Tasks to carry out:
a: Reproduce the tai chi passage from "The softening exercises are" to "energy force (chi).".
b: Answer from the tai chi passage:
(i) Who created the softening exercises?
(ii) Which body parts do the exercises teach one to separate and manipulate?
(iii) What does the passage call the fundamental concept of tai chi?

Provided text:
➞Value of Tai Chi
Grandmaster Yeung Ma Lee created “softening exercises” in which she embedded the very essence of the tai chi principles. When she instructs the softening exercises, she starts from the neck and goes to the feet to help make it easier for students to understand the tai chi principles, and later, to apply them to the tai chi form.
The softening exercises are therapeutic movements and are also helpful to martial movements since their principles are all connected to the tai chi chuan form. They start at the neck and work downward towards the feet with the idea of teaching one how to separate and manipulate the body’s various parts: the cervical, thoracic, lumbar, sacrum and coccyx. In so doing, one is able to utilize integral force. The exercises also teach one how to use internal force governed by the navel psychic center (navel psychic center here refers to the conglomeration of nerve endings in the upper, lower and middle dan tien for the purpose of body movement memory.) Thus, by using integral and internal forces, one cultivates energy force (chi).
Through these exercises, one softens the connecting tissues to all the bone joints, beginning with the spinal column, for the purpose of increasing the range of motion, promoting the unimpaired circulation of nutrient-rich oxygenated blood, developing unhindered movement of energy, and permitting unimpaired messages from the nervous systems. Consequently, the health of the mind, the body and the nervous systems can improve. The exercises are also valuable because they function as a personal tool box to address particular, individual problem areas so that overall health can be brought back into balance.
I, John Conroy, continue to learn these softening exercises from Grandmaster Yeung Ma Lee. They have allowed me to understand tai chi’s principles and to improve the way I stand, correctly aligning my skeletal muscles in order to use my mind to direct the movement of energy. I also understand how to employ that energy to move my body. This is the fundamental concept of tai chi — the use of yin/yang or positive/negative forces.

Excerpted records:

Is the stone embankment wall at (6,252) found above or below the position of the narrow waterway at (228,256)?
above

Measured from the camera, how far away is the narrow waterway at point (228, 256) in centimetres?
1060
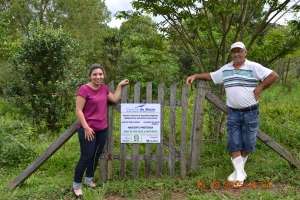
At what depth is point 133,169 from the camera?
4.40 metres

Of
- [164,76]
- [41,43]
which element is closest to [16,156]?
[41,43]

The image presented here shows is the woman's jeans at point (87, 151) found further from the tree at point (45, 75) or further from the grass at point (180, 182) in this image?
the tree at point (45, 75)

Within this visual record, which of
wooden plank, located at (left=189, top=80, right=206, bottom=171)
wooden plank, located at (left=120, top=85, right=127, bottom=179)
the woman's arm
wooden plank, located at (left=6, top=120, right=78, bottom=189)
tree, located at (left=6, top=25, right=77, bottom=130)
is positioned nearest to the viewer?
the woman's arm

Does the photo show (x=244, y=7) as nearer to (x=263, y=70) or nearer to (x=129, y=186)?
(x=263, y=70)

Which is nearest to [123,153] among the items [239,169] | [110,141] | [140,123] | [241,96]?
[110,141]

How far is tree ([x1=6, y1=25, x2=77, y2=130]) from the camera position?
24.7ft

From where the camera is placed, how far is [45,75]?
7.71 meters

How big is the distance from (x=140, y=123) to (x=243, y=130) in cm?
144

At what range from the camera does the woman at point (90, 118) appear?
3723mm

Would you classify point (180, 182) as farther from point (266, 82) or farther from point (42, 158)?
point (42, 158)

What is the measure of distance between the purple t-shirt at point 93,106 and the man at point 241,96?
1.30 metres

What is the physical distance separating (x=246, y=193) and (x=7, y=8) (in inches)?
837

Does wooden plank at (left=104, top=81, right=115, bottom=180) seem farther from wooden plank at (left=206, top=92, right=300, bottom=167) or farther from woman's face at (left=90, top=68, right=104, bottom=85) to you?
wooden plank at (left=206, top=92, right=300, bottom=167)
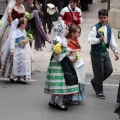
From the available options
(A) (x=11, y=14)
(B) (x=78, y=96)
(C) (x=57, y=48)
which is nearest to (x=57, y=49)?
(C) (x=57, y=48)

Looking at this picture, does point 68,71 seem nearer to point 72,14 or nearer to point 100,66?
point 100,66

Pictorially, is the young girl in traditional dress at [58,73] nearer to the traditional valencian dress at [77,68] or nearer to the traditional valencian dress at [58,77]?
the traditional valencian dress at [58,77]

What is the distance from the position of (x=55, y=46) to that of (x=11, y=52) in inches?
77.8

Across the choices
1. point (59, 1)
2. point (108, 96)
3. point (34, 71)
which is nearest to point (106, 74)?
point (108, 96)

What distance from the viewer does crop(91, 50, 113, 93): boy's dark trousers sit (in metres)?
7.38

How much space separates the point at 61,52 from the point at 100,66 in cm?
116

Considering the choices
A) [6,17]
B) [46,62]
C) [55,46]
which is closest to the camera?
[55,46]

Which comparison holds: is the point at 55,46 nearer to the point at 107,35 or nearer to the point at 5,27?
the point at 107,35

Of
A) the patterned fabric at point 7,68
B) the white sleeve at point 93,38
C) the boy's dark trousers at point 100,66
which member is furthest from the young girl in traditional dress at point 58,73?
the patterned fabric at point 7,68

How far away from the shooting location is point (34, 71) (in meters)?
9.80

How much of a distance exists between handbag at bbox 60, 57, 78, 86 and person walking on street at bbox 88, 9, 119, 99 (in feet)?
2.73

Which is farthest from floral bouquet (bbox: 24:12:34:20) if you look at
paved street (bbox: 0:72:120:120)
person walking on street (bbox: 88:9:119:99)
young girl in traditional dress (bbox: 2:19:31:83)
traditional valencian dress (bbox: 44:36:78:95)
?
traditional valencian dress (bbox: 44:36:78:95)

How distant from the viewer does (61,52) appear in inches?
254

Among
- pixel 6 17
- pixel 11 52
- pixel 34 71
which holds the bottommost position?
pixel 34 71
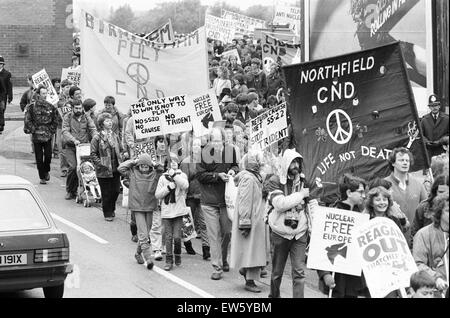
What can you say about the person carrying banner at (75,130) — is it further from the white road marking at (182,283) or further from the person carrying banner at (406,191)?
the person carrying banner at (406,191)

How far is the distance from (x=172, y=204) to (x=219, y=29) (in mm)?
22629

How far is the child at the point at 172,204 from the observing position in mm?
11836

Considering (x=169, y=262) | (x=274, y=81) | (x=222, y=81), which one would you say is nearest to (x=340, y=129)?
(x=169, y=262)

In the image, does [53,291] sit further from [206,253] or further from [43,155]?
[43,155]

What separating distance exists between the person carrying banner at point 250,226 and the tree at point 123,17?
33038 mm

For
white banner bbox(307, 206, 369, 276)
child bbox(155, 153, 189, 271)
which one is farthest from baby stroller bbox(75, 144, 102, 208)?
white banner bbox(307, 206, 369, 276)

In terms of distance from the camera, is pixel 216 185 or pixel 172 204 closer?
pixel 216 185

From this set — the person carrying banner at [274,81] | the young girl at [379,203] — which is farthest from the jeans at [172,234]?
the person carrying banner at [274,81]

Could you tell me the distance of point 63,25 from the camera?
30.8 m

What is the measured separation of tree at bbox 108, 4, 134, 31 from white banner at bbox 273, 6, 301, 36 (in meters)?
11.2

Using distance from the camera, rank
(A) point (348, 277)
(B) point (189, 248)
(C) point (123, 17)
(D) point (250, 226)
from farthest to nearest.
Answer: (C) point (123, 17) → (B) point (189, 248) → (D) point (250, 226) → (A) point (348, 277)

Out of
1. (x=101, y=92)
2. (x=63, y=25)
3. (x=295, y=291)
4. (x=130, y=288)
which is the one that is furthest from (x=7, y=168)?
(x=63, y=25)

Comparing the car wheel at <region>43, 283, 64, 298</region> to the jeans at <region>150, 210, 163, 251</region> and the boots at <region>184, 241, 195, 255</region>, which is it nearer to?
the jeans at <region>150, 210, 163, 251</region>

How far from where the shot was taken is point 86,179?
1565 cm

* * *

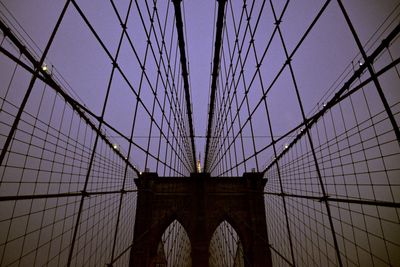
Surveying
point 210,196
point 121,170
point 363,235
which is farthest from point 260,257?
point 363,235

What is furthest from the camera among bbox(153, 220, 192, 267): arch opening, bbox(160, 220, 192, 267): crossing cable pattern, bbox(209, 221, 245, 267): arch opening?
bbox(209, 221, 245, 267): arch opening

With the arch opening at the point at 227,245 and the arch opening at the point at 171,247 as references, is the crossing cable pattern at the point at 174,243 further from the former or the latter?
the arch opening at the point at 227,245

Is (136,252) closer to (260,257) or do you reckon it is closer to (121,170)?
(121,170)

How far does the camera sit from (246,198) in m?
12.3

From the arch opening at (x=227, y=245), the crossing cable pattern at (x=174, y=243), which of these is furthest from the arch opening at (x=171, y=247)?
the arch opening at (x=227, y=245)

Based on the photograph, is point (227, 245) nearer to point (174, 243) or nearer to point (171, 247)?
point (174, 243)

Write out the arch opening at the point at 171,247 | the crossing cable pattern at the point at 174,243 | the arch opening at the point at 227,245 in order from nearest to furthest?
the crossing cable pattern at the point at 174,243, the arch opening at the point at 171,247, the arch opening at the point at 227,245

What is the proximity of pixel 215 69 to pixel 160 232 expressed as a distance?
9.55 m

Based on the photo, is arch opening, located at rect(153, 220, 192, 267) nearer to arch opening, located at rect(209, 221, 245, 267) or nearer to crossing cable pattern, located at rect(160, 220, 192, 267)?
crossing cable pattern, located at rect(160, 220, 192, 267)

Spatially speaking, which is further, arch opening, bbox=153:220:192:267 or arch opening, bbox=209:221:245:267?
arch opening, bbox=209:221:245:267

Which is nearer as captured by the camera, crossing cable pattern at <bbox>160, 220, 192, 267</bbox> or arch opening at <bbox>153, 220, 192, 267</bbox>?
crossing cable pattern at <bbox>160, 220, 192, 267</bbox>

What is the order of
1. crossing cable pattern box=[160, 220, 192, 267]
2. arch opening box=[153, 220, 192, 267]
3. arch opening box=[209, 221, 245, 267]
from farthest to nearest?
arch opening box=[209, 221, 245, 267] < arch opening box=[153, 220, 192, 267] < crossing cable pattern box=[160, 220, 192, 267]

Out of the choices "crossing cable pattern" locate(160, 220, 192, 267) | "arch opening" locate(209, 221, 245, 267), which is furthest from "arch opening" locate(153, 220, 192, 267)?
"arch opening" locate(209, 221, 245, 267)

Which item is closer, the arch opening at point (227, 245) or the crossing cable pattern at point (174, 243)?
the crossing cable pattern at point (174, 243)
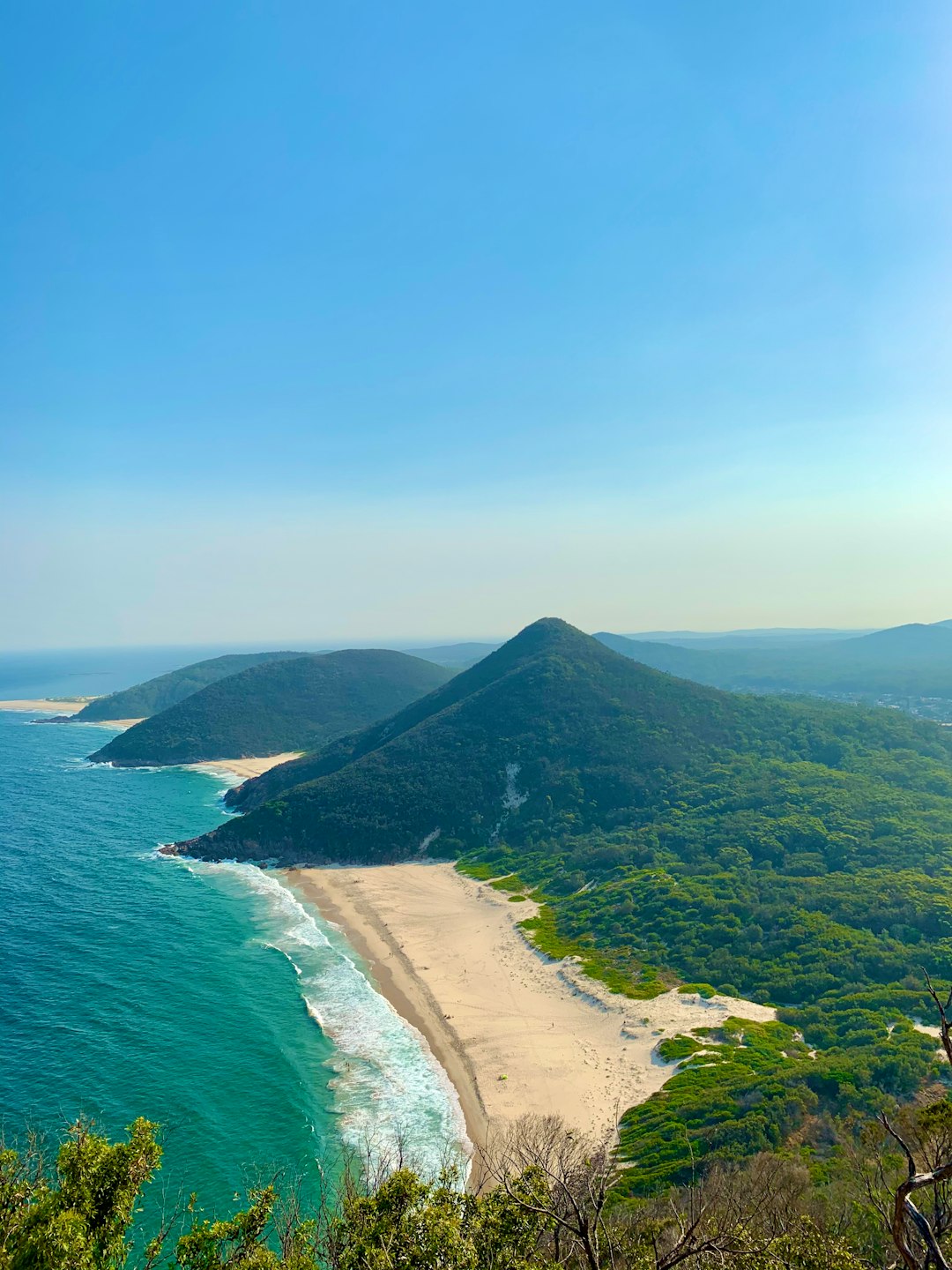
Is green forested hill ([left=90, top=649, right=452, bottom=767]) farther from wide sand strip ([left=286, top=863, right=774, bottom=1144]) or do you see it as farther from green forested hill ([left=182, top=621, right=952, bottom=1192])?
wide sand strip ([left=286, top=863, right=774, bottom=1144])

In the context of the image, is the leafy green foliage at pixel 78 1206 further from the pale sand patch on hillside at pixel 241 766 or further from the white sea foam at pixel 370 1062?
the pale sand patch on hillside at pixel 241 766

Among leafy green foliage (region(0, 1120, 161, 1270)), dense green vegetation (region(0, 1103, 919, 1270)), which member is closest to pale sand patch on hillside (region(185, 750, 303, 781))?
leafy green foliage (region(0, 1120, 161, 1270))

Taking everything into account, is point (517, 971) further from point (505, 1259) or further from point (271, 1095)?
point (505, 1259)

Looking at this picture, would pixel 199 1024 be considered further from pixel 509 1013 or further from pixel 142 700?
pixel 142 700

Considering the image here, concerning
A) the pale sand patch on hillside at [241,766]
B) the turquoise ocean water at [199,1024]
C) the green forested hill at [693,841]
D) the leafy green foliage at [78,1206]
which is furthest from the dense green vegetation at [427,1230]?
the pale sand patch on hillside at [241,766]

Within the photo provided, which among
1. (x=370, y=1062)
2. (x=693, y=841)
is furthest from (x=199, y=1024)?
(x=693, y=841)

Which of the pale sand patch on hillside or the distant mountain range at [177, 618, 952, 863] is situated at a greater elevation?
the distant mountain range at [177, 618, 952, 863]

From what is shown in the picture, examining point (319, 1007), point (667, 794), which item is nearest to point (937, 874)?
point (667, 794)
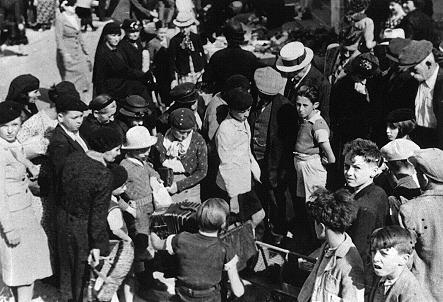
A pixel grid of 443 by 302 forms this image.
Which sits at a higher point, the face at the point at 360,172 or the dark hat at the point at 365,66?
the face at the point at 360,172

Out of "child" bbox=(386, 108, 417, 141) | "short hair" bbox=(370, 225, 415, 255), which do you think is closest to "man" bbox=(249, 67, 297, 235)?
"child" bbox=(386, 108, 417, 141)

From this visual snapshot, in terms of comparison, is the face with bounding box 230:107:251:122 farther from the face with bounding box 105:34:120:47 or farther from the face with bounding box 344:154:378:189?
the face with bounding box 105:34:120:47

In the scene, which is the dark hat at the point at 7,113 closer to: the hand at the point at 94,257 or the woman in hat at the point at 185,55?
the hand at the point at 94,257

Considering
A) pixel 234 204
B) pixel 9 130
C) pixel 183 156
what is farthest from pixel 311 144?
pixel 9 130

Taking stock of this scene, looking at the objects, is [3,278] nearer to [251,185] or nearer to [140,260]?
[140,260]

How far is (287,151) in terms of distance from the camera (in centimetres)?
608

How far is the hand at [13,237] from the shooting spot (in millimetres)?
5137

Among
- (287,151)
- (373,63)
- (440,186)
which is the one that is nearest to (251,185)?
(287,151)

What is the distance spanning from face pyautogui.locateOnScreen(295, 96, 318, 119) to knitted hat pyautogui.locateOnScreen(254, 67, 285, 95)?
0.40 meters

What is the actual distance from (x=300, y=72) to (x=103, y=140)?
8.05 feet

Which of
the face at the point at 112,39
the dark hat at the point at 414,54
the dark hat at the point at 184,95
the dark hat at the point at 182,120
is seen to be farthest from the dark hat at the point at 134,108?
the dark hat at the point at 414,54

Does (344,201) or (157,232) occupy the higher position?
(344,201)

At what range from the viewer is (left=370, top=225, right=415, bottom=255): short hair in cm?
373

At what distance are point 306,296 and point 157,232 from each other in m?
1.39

Solutions to the exercise:
a:
The softening exercises are therapeutic movements and are also helpful to martial movements since their principles are all connected to the tai chi chuan form. They start at the neck and work downward towards the feet with the idea of teaching one how to separate and manipulate the body’s various parts: the cervical, thoracic, lumbar, sacrum and coccyx. In so doing, one is able to utilize integral force. The exercises also teach one how to use internal force governed by the navel psychic center (navel psychic center here refers to the conglomeration of nerve endings in the upper, lower and middle dan tien for the purpose of body movement memory.) Thus, by using integral and internal forces, one cultivates energy force (chi).

b:
(i) Grandmaster Yeung Ma Lee
(ii) The cervical, thoracic, lumbar, sacrum and coccyx
(iii) The use of yin/yang or positive/negative forces